Neuland: Es kann gehen
Kranich: Wir betreten alle zusammen Neuland mit diesem Basisdemokratie-Vorhaben, das schrittweise laufen lernen muss. Aber der Verein, sein Vorstand und viele Böhlener sind überzeugt: Es kann gehen… es muss! Kaum einer im Ort will, dass auch noch der Dorfladen schließt, in dem man nicht nur einkauft, sondern tagsüber einen Ort der Begegnung, des Gespräches hat. Auf Fragen aus der zweiten großen Bürgerversammlung in Sachen Dorfladen, ob denn auch Böhlener BürgerInnen das künftige Verkaufspersonal stellen würden, kann der Bürgermeister derzeit nur schwerlich antworten: Da gibt es derart viele soziale Förderkriterien seitens Alter, Langzeitarbeitslosigkeit, berufliche Eignung usw., dass die Frage des Wohnortes nicht an erster und zweiter Stelle stehen kann. Das ist leider so und von uns kaum beeinflussbar! Aber wir bemühen uns freilich, dass letztlich Leute an der Kasse, zwischen Regalen oder an der Fleisch-Wurst-Theke stehen, die sich mit uns Foßbschen auskennen. Vorerst werden es nun ab kommendem Mittwoch drei Teilzeitkräfte des Bildungswerk-Sozialbetriebes sein. Derzeit werden in Böhlens Haushalten Info-Flyer verteilt, die zum Stand der Dinge Auskunft geben. Und natürlich auch an den Lokalpatriotismus potenzieller Kunden sowie die Bereitschaft zum Mittun im künftigen Ladenträger-Verein ”Bürger für Böhlen”  mit zu machen appellieren. 

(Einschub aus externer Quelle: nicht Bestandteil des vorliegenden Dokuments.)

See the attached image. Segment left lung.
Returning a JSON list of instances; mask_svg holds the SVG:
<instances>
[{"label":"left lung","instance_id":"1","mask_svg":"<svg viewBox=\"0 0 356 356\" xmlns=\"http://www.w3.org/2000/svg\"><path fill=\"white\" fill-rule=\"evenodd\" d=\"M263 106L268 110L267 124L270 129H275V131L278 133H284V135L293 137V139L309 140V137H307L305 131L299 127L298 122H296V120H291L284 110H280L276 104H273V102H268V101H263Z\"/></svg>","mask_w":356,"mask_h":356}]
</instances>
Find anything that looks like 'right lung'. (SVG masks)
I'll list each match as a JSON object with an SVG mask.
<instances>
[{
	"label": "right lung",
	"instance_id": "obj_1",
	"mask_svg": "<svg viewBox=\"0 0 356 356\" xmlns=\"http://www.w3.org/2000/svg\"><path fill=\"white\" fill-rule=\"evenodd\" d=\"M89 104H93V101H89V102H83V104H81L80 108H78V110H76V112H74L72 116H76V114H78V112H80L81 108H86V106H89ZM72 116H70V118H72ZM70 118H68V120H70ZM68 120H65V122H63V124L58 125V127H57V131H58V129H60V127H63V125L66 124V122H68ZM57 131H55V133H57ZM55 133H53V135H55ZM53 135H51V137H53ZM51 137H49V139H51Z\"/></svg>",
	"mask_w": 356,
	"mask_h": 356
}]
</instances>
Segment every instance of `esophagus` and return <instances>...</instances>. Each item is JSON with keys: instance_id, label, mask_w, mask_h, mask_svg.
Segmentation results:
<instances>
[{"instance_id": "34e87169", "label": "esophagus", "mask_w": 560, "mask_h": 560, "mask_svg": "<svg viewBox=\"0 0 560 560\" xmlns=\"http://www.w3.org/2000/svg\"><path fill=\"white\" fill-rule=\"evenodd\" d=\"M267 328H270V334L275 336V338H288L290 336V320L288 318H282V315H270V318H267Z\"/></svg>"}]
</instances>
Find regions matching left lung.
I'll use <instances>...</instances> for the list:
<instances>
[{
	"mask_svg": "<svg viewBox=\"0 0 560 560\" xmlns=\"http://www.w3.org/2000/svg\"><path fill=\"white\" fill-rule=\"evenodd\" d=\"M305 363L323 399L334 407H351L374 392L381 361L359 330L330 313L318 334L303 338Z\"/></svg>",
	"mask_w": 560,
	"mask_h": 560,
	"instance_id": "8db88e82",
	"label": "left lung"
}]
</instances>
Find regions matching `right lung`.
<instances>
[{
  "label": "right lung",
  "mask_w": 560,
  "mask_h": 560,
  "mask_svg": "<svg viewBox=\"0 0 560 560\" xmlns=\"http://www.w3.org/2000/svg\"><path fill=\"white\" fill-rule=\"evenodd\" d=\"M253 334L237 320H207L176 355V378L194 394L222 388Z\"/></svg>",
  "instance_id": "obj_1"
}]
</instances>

Profit quasi Volkseigentum
Mit dessen Einmal-Mitgliedsbeträgen von jeweils 50 Euro trägt der nicht nur zu den rund 10 000 Euro Eigenanteil für die benötigten und geförderten 33 500 Euro Anschubfinanzierung bei. Der Verein ist letztlich auch der soziale Umverteiler des Profits, der zunächst mit spitzem Bleistift errechnet bei knapp 1 700 Euro liegen könnte. Und letztlich dem dörflichen Gemeinschaftsleben, namentlich bei der Seniorenarbeit zugute kommen soll.

Sonst Milchmädchenrechnung Doch daran hegt auch im Vereinsvorstand niemand Zweifel: Nur wenn die Böhlener in ihrem Laden, der vielleicht auch mal um einheimische bis regionale Angebote bereichert werden könnte, ausreichend ihren Bedarf decken und zahlungsfähige Nachfrage einbringen, klappts. Sonst wird das Konzept, das von einem (aus Heroldschen Erfahrungswerten) fixierten Monatsumsatz von knapp 22 000 Euro ausgeht, zur Milchmädchenrechnung. Indes: Angesichts heutiger Spritpreise lohnt sich das Gegenrechnen der Kosten für autogestützte Außerorts-Einkäufe bereits jetzt. Man darf also gespannt sein, ob beim ersten großen Dorffest vom 4. bis 13. Juli die feierliche Übergabe des Dorfladens in Vereinsobhut ein Novum für Thüringen werden kann. Die Böhlener halten es selbst in Händen, ob diese Geschichte vom Lande ein dauerhaftes Happy End hat.